If you ask me on whether the fundamentals of the industry is strong, my answer would have been no because everyone is very cost competitive and they know what is the benchmark in order to survive in the industry. For Jumbo (or any other F&B industry) to work out well, they would have to go for horizontal expansion to open more branches to reap in more profits. This is exactly why they probably needs the IPO to open up other branches in a new area. It is very difficult for the industry to expand vertically by increasing the margins because the demand is elastic. And any small increase in price to customers would result in a large reaction from the customers.

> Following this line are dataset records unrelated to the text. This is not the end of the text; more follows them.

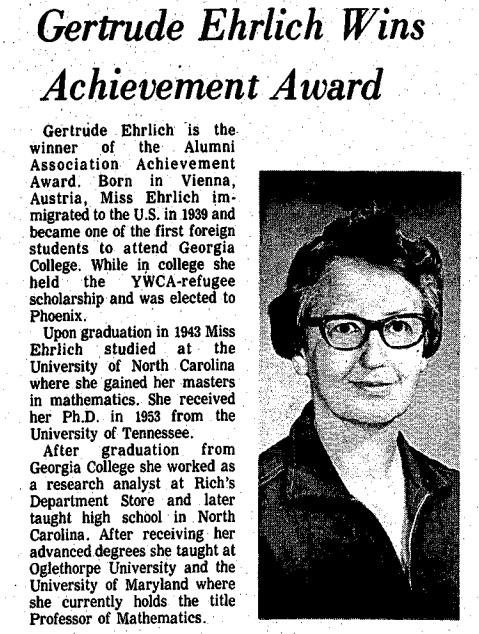 Gertrude Ehrlich Wins Achievement Award

Gertrude Ehrlich is the winner of the Alumni Association Achievement Award. Born in Vienna, Austria, Miss Ehrlich immigrated to the U.S. in 1939 and became one of the first foreign students to attend Georgia College. While in college she held the YWCA-refugee scholarship and was elected to Phoenix.

Upon graduation in 1943 Miss Ehrlich studied at the University of North Carolina where she gained her masters in mathematics. She received her Ph.D. in 1953 from the University of Tennessee.

After graduation from Georgia College she worked as a research analyst at Rich's Department Store and later taught high school in North Carolina. After receiving her advanced degrees she taught at Oglethorpe University and the University of Maryland where she currently holds the title Professor of Mathematics.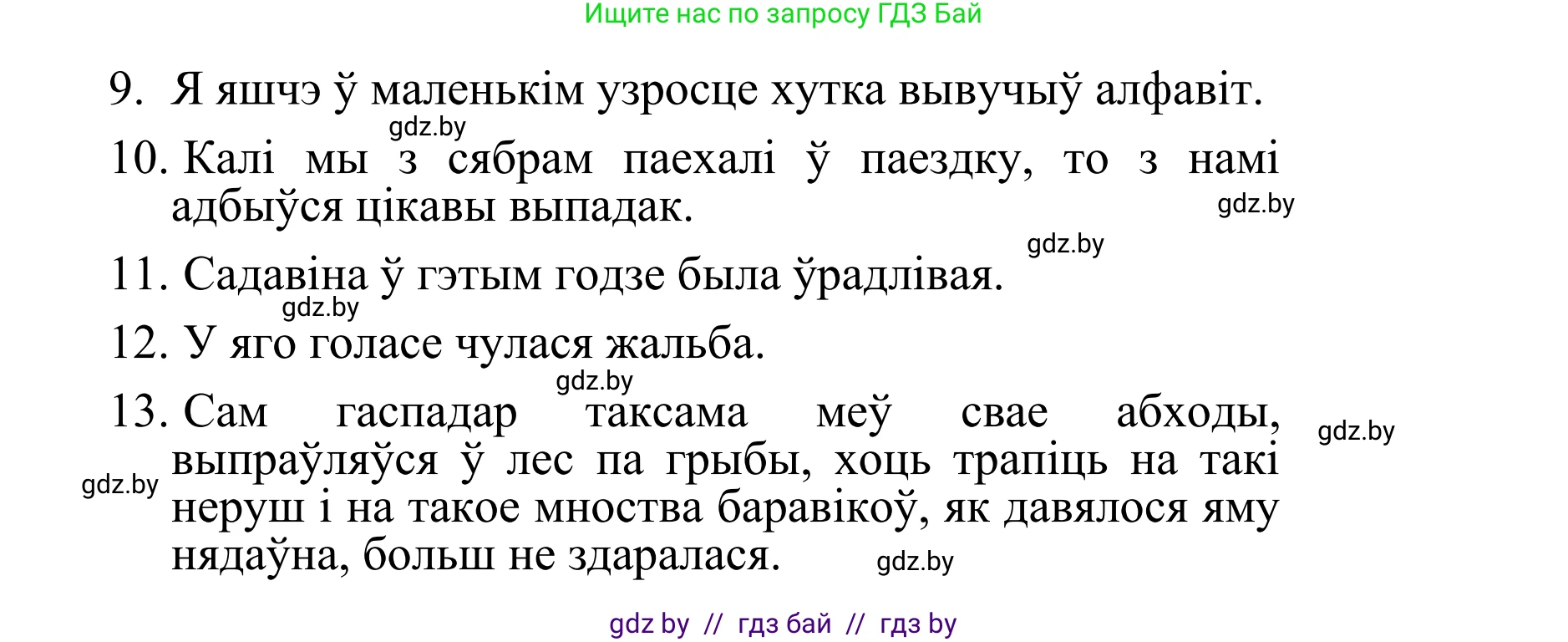 Ищите нас по запросу ГДЗ Бай

9. Я яшчэ ў маленькім узросце хутка вывучыў алфавіт.

gdz.by

10. Калі мы з сябрам паехалі ў паездку, то з намі адбыўся цікавы выпадак.

gdz.by

gdz.by

11. Садавіна ў гэтым годзе была ўрадлівая.

gdz.by

12. У яго голасе чулася жальба.

gdz.by

13. Сам гаспадар таксама меў свае абходы, выпраўляўся ў лес па грыбы, хоць трапіць на такі неруш і на такое мноства баравікоў, як давялося яму нядаўна, больш не здаралася.

gdz.by

gdz.by

gdz.by

gdz by // гдз бай // гдз by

I will not be going through the cashflow portion because F&B would generally not have much issues with Cash Flow. Their cash turnover is usually paid upfront for the raw materials and once they have them sold (foods do expiry quickly), cash would be generated again. The same goes with inventory turnover. Capex would most likely be in the form of growth capex if they decide to expand horizontally overseas.
From a valuation perspective, the company is trading at a multiple of 9.4x based on the latest trailing earnings and the IPO price at 25 cents. They are decent and may trade higher to match other F&B valuations but the 3 year numbers that are visible to us is a small data to extrapolate over the next 10 years. Assuming they can maintain and extrapolate it horizontally, this looks like a decent multiple buy after all. Still, I am not entirely comfortable with companies that are being valued through earnings multiple and the company having no organic growth power logically.
Based on the above, my verdict is the IPO price looks decent but the overall fundamentals lack sparks, catalyst and margin pressure, which might limit the growth of the company if one is to hold this for the long term. At least for me, I am certainly not a big fan of the industry. I prefer to eat and dine as a customer.